Ya, banyak kali saya menjumpai anak-anak, konteksnya Filipina, yang dengan berani mengatakan jika orangtua mereka bercerai. Tanpa beban. Walau demikian, mereka tetap menjalin relasi baik dengan kedua orangtua mereka.
Penjelasan atas masalah kepada anak-anak sangatlah penting. Setelah dijelaskan anak-anak memahami dan menerima situasi yang terjadi pada orangtua mereka.
Tentunya, ini bergantung pada pemahaman dari anak-anak itu sendiri. Anak-anak sudah dibekali pemahaman tentang situasi yang sementara terjadi. Namun, awalnya pasti sulit.
Dalam salah satu acara kontes Voice Teen Filipina yang disiarkan salah satu stasiun TV, saya menonton kesaksian hidup salah seorang peserta anak remaja laki-laki. Orangtuanya bercerai.
Dia harus tinggal bersama ibunya. Sementara ayahnya pergi ke Amerika Serikat dan mempunyai keluarga sendiri di AS.
Dari penuturan peserta itu, dia masih merasa kecewa dengan ayahnya walau ayahnya tetap berkontak dengannya.
Reaksi dari presenter acara cukup menarik untuk direnungkan.
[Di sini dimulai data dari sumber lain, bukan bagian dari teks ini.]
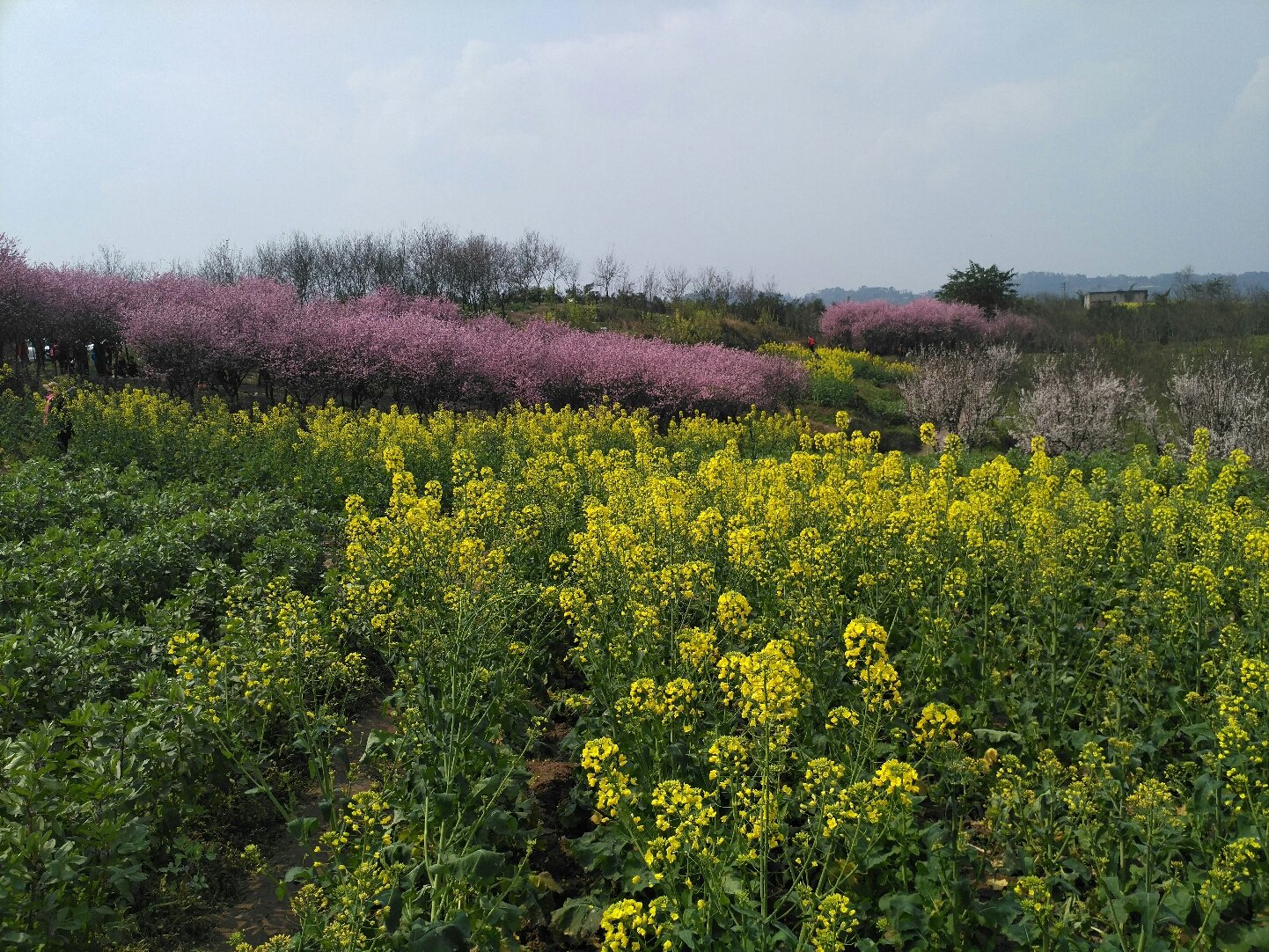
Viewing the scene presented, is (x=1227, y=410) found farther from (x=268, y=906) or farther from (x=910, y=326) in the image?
(x=910, y=326)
Menurutnya, orangtuanya boleh saja bercerai sebagai suami dan istri, tetapi mereka tidak boleh bercerai sebagai orangtua. Dalam arti, perceraian itu menghilangkan peran orangtua kepada anak-anak.
Pernyataan ini bisa menjadi undangan bagi banyak orangtua yang memilih perceraian. Perceraian seyogianya tidak memisahkan peran mereka sebagai orangtua. Perceraian boleh saja menghancurkan ikatan antara suami dan istri. Tetapi tanggung jawab mereka sebagai orangtua, ayah dan ibu tidak berakhir, tetapi dilanjutkan.
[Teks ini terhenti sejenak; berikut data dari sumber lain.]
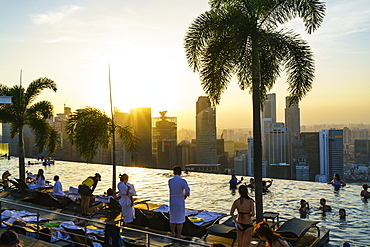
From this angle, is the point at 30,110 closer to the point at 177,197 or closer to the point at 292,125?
the point at 177,197

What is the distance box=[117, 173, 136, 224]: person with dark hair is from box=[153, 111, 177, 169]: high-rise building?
80.5 m

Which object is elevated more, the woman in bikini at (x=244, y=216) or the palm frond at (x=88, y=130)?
the palm frond at (x=88, y=130)

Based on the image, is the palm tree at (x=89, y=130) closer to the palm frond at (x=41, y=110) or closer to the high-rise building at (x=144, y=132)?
the palm frond at (x=41, y=110)

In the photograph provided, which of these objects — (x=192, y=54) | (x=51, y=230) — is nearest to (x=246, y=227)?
(x=51, y=230)

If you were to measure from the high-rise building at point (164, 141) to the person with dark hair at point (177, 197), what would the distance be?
8238 centimetres

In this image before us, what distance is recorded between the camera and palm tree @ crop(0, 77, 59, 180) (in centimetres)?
2154

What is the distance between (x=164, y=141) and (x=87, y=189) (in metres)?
82.6

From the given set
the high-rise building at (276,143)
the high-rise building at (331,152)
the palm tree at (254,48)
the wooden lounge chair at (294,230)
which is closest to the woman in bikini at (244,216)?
the wooden lounge chair at (294,230)

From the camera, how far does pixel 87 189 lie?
41.9 ft

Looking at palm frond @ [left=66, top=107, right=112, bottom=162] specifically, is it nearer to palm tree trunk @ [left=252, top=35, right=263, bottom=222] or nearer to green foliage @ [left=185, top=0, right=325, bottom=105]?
green foliage @ [left=185, top=0, right=325, bottom=105]

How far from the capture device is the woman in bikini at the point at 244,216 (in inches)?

Ini bisa saja menjadi penghiburan bagi anak. Dengan ini, mereka tidak merasakan perpisahan sebagai situasi yang rumit. Toh, mereka masih merasakan kasih sayang dari kedua belah pihak, sebagai ayah dan ibu.
Hal ini bukanlah mustahil. Banyak orang yang melakukan dan mempraktikkannya. Meski bercerai, mereka tetap memainkan peran mereka sebagai orangtua bagi anak-anak. Dengan ini, anak-anak tidak terlalu berdampak dari keputusan orangtua bercerai sebagai pasangan suami dan istri.